• Exercise details
Which lines in the entries below contain the string "centimetres"? Collect every one of them, and count only matches with the same uppercase and lowercase letters.

____

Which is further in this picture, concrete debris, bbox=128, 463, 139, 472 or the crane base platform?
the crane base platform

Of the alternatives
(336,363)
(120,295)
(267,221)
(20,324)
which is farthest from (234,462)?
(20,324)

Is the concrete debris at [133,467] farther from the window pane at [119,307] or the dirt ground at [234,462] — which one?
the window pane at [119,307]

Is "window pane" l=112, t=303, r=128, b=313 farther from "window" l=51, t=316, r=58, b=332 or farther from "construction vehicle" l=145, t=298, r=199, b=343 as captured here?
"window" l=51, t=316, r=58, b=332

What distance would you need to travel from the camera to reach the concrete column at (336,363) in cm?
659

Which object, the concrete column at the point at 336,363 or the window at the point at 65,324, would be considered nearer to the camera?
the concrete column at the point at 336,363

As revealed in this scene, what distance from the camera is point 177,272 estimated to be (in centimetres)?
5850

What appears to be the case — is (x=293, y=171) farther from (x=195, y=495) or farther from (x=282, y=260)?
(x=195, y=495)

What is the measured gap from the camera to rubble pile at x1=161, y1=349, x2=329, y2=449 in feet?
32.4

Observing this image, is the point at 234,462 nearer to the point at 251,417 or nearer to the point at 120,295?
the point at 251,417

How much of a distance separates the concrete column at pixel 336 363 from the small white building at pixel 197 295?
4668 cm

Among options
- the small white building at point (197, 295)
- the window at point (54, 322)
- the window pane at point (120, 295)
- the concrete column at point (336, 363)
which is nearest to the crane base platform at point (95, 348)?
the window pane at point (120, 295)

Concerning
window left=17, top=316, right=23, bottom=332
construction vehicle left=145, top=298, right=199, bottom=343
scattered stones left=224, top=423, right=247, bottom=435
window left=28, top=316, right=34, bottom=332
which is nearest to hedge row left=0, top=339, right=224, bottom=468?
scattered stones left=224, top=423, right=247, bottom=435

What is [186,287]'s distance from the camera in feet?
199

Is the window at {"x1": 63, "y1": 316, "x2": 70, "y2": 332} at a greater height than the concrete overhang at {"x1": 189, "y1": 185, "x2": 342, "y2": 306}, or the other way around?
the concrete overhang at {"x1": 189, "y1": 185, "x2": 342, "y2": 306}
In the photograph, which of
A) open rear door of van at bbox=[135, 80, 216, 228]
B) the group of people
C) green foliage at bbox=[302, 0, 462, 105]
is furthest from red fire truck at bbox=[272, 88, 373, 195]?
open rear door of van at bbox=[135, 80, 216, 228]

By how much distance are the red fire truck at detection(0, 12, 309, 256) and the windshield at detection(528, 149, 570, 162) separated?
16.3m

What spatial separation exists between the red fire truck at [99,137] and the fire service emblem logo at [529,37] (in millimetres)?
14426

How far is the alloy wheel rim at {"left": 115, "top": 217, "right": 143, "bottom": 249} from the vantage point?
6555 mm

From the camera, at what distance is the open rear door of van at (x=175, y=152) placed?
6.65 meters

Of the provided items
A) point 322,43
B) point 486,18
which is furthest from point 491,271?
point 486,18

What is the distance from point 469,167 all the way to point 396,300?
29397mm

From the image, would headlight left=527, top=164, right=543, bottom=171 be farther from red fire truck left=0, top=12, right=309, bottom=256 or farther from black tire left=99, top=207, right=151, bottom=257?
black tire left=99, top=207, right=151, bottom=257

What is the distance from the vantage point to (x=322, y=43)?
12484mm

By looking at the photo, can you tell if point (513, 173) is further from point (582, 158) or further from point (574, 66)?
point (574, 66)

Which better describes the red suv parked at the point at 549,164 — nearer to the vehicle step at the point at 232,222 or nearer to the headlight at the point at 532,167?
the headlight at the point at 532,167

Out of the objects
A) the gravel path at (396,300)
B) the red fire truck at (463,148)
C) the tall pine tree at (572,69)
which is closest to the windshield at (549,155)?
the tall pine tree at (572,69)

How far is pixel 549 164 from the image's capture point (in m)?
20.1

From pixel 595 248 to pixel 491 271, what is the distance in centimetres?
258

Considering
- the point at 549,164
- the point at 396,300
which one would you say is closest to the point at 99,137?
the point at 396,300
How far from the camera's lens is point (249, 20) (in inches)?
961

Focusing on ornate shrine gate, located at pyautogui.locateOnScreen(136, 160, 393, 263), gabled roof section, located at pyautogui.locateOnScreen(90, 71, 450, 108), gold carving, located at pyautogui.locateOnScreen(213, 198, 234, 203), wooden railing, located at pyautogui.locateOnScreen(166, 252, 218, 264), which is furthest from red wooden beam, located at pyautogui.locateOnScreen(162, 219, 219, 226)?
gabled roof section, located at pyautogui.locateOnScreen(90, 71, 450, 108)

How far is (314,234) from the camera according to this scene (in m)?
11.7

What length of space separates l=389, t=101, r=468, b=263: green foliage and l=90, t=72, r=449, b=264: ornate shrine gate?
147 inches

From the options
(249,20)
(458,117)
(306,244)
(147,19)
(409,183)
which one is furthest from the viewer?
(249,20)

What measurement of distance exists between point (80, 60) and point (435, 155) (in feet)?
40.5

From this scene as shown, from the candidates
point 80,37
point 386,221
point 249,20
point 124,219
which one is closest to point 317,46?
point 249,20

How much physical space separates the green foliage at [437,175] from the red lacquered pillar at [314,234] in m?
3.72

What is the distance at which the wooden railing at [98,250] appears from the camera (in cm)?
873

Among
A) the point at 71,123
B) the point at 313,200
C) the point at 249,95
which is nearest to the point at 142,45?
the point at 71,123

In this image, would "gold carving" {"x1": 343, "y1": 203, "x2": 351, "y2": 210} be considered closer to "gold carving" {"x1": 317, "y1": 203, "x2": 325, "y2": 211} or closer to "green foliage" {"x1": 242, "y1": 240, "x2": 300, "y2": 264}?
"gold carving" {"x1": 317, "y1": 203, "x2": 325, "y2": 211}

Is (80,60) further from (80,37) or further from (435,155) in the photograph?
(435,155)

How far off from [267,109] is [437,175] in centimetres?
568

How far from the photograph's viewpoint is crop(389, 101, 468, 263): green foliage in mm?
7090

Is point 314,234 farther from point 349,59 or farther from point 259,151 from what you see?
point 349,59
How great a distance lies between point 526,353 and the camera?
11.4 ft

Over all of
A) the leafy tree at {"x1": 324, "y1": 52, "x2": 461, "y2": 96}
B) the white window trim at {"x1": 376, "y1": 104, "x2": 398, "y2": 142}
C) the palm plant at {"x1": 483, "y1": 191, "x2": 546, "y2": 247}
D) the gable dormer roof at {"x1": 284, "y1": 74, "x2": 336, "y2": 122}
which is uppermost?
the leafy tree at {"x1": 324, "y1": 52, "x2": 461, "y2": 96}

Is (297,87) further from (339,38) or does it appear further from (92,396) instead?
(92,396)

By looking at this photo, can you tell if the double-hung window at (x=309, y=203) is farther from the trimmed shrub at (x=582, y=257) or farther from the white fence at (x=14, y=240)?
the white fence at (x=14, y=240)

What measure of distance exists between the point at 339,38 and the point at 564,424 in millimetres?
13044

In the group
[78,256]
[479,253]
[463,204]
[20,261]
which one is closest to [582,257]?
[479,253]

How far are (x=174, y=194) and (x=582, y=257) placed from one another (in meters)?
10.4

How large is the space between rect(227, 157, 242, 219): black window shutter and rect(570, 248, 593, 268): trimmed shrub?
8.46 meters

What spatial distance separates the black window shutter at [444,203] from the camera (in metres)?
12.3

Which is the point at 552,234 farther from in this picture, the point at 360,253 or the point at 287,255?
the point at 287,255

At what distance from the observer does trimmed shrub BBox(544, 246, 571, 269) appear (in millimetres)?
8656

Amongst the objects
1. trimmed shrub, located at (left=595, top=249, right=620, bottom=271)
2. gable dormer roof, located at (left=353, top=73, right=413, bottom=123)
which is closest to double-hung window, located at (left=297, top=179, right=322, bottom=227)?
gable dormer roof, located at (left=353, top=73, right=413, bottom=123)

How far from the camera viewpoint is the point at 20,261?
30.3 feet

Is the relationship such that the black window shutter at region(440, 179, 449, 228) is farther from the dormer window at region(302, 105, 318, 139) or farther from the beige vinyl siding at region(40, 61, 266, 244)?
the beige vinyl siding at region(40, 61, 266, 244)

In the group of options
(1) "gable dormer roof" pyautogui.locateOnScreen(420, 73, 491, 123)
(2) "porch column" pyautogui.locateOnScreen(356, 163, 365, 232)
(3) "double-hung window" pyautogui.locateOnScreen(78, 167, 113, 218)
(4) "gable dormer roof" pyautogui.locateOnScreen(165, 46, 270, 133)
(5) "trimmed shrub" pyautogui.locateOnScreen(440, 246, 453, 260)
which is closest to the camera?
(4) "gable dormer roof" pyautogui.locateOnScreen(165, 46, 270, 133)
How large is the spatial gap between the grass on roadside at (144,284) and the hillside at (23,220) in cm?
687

____

• Solution to the problem
As revealed in this scene, what distance from the camera is point 177,272 estimated to be (in centimetres)?
From pixel 595 248 to pixel 491 271, what is the distance in centimetres?
How far off from [267,109] is [437,175] in centimetres?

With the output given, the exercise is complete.